The increase in foreign institutional fund inflows to India along with dollar weakening should see the rupee strengthen to 17.5 level against the UAE dirham.
The Indian rupee is expected to strengthen in the coming weeks and could rise to 17.5 against the UAE dirham on the back of higher fund inflows to India and the weakening of the US dollar, analysts and executives said.
The rupee fell to a seven-month low of 17.89 against the UAE dirham on September 28. On Friday, it closed at 17.61 against the Emirati currency. It fell to 18.59 on January 18, 2017, but then continued to strengthen during the first eight months, reaching 17.32 on August 5. Over the last few days, the rupee has been witnessing mild volatility, trading in the range between 17.7 and 17.9.
“Even though the rupee touched a six-month low of 65.88 against the dollar last week, it closed at 65.50 on the same day. Subsequently, it firmed up further to open at 65.33 against the dollar. The global economic slowdown, political instability in certain regions, GDP slowdown as well as the pumping of stimulus had resulted in a widening fiscal deficit. This made traders sell stocks and pushed the Indian rupee down on fears of a meltdown.
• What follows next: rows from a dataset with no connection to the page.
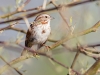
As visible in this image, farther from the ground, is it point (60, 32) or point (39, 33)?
point (60, 32)

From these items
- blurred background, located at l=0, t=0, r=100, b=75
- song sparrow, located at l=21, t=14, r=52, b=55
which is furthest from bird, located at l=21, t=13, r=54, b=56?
blurred background, located at l=0, t=0, r=100, b=75

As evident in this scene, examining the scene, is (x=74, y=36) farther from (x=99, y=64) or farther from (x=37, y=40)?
(x=37, y=40)

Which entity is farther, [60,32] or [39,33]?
[39,33]

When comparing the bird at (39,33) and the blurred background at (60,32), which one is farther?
the bird at (39,33)

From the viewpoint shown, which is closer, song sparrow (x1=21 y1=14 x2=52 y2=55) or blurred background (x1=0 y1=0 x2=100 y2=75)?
blurred background (x1=0 y1=0 x2=100 y2=75)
Hence, we feel the rupee might hover in the 17.50-17.92 range against the UAE dirham over the coming months unless the situation settles down,” said Adeeb Ahamed, managing director, Lulu Exchange Holdings.
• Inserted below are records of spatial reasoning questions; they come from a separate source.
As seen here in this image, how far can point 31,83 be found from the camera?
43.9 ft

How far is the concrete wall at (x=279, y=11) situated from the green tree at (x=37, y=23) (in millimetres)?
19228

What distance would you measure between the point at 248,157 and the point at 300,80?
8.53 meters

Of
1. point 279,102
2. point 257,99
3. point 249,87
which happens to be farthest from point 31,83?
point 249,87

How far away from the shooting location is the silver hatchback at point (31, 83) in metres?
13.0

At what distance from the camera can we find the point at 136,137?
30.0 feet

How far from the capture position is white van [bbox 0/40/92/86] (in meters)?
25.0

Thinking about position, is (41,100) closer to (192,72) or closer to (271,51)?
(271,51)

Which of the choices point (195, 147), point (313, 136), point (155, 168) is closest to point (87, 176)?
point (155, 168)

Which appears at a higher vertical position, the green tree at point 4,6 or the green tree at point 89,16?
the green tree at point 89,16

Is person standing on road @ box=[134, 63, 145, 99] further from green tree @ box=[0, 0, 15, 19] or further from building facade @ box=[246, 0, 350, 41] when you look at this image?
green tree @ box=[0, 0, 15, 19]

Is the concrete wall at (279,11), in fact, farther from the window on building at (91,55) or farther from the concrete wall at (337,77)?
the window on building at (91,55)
Among the factors that can dictate the rupee’s fluctuation, Ahamed said the US Federal Reserve’s rate hike, geopolitical tensions, the stabilisation of the Indian economy and wider implications of the Goods and Services Tax (GST) will influence the rupee’s movement in the next three months.
Ahamed said the Indian rupee might hover between 64.80 and 65.80 range against the dollar for some time.
According to Promoth Manghat, CEO, UAE Exchange, rupee volatility has suddenly picked up after three months of calm due to the confluence of multiple factors – disappointing GDP data at 5.7 per cent, rising current account deficit, geo-political tensions and US dollar strengthening.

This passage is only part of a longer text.